Take a vacation. Really.

Some companies set policies to encourage reluctant workers to take time off.

Rested: After receiving encouragement from his employer, Chuck Casto took his first vacation in seven years.

ann hermes

June 30, 2008

Among all the people relaxing on the beach at Marco Island, Fla., earlier this month, Chuck Casto might have ranked as one of the happiest. And why not? His five-day trip with his wife and 7-year-old daughter marked his first major vacation in nearly seven years.

"It was a great opportunity for us to recharge and spend time together as a family," says Mr. Casto, a vice president at CSN Stores in Boston, a Web-based business selling home goods. "The weather was good. It was just what we needed."

Casto's vacationless years began when he worked for advertising agencies. "There's no break in the action," he says. "You just keep going." He continued the pattern when he ran his own consulting firm for nearly four years. "When you're your own boss, it's very difficult to carve out time to take a break."

Now he revels in working for a company that actively encourages people to use their allotted three weeks of time off. "It's one of the strong benefits that everyone takes advantage of," he says.

Other businesses are sending similar messages. This month PricewaterhouseCoopers, a professional-services firm, kicked off a 10th-anniversary celebration with a day called "Take Your 10," urging employees to take their 10 paid holidays, as well as vacation. To emphasize the importance of time away, the firm distributed a booklet, "Rest and Relaxation: The Value of Time Off," to all 30,000 employees. The company's website also offers suggestions about how to use that time. Vacation has even become an issue on performance reviews.

"Managers would receive reports about members of their team who had stopped earning vacation because they had reached their cap," says Michael Fenlon, managing director of people strategy. "We wanted to change that and build a culture in which uninterrupted work-free vacations were more the norm than the exception."

For several years, Scott Stevenson, director of advisory practice at Pricewaterhouse­Coopers, did not take all of his vacation days. "There was almost a feeling of guilt when you took time off," he says.

Now Mr. Stevenson uses almost all of his allotted four weeks, some of it in half-day increments. Although he concedes that he still has "a twinge of guilt sometimes," he says, "I do credit the firm for having us talk about it more, and the need for it, and the value of it to the work we do."

Although staffing is tight at TripAdvisor, a website in Newton, Mass., the company encourages all employees to take their vacation. It even added four summer Fridays to everyone's holiday schedule. "The bosses are leading by example, promising to take them all," says spokesman Brian Payea. "Everyone gets a minimum of three weeks' vacation at the start, plus the new summer Fridays."

The decision by some worker to endure years of vacation deprivation may be extreme, but they symbolize a pattern common to many American workers – a reluctance to take all the vacation days they have earned. A new poll estimates that 47 million employees will forgo some vacation time in 2008. That adds up to 460 million unused days, an average of three "wasted" days per worker, according to Expedia, a travel website. More than half of respondents to a Yahoo! HotJobs survey plan to skip their vacation this year to save money.
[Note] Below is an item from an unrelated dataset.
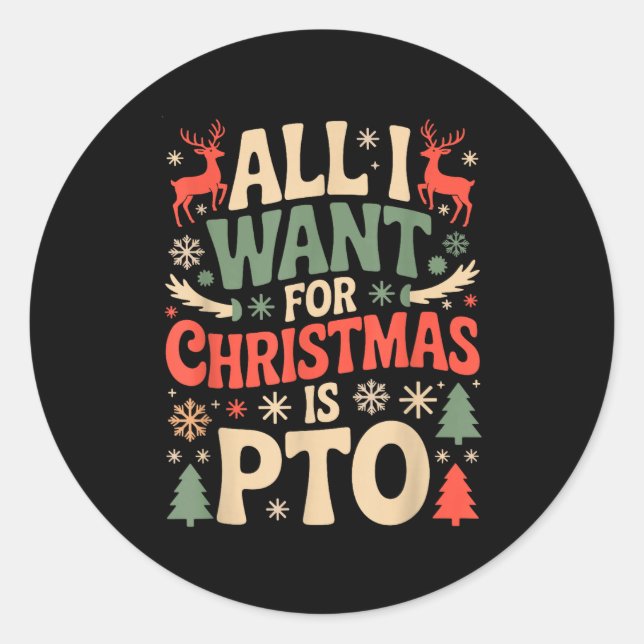 Funny All I Want For Christmas Is Pto Matching Ugl Classic Round Sticker (Front)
During a bad economy, in particular, workers may be concerned that going away will make them expendable in the boss's eyes.

"I don't think most employers alter vacation policy in light of economic times," says Kevin Oakes, CEO of the Institute for Corporate Productivity in Seattle. "But many employees alter how they take vacations ... because of concern about how their vacation may be viewed by senior management."

Vacation policies are governed by state laws, not federal. "Problems come up where the right to the vacation is not well defined in the policy," says Bruce Clarke, president of Capital Associated Industries, a nonprofit employers' association. "Sometimes the language in these policies is ambiguous. Did they earn it? Do they get to keep it when they quit?"

Some companies adopt a strict use-it-or-lose-it policy, setting a maximum amount of vacation workers can carry over. In California, that is illegal.

"Workers accrue time pro rata by law," says Kenneth Sulzer, an attorney at Seyfarth Shaw in Los Angeles. "People end up with substantial banks of vacation pay. When they leave, they are entitled to all unused vacation at their current pay rate. Some of our clients are making people take time off as a way of reducing this big collective vacation bank. That's one way the recession is impacting employees' vacations."

Whatever a company's policies or practices, Casto, rested and relaxed after his Florida vacation, remains an enthusiastic convert to the idea that all employees should take their vacation. He says, "Even those of us who are big workaholics still need that time to regroup and recharge, to get back to being very productive."